Extracted information
::::
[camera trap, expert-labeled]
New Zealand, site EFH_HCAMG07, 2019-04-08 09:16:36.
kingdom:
::::
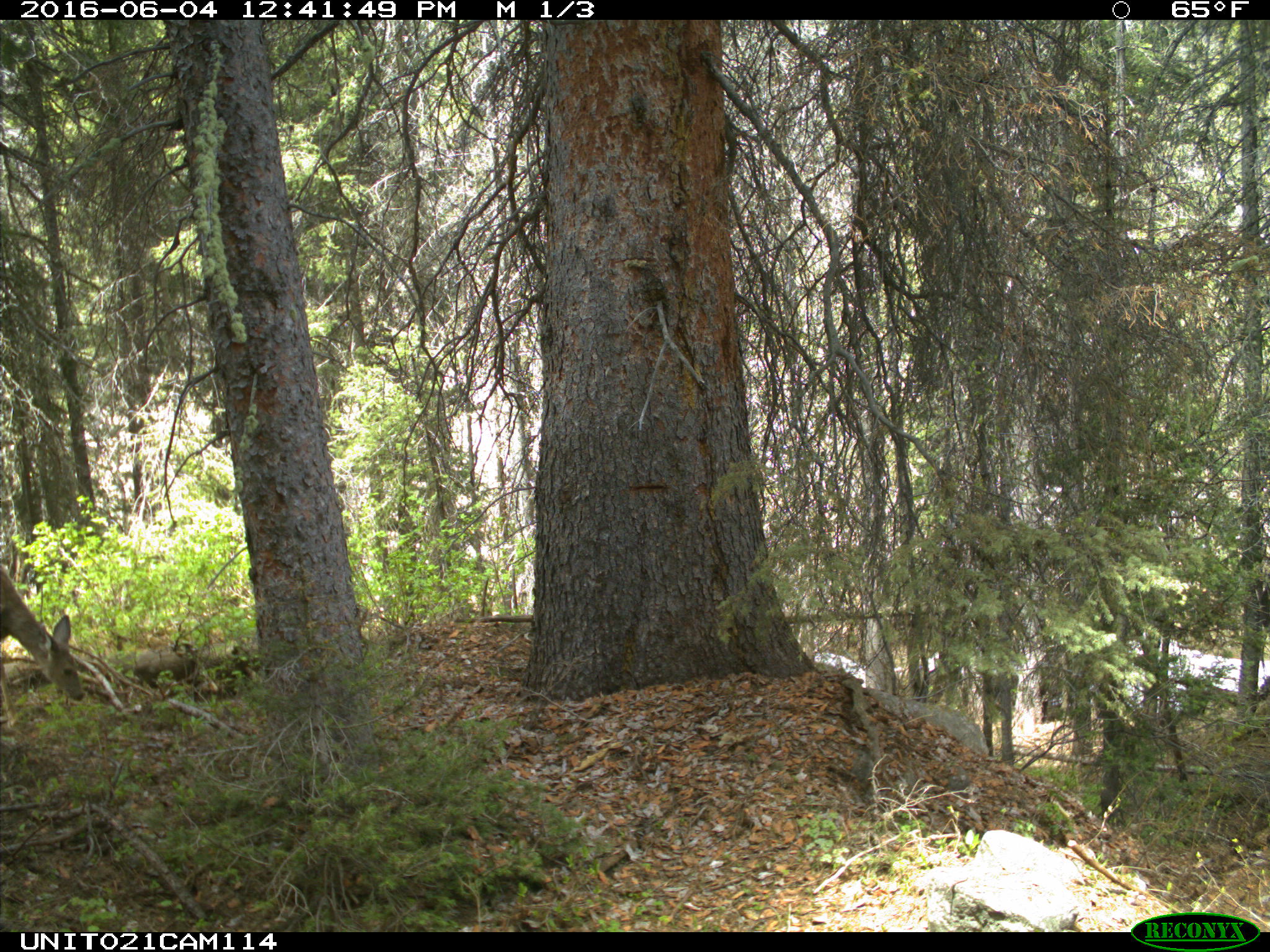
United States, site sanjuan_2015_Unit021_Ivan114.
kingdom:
::::
Show every line in the listing above that carries the word "site".

Exercise response
New Zealand, site EFH_HCAMG07, 2019-04-08 09:16:36.
United States, site sanjuan_2015_Unit021_Ivan114.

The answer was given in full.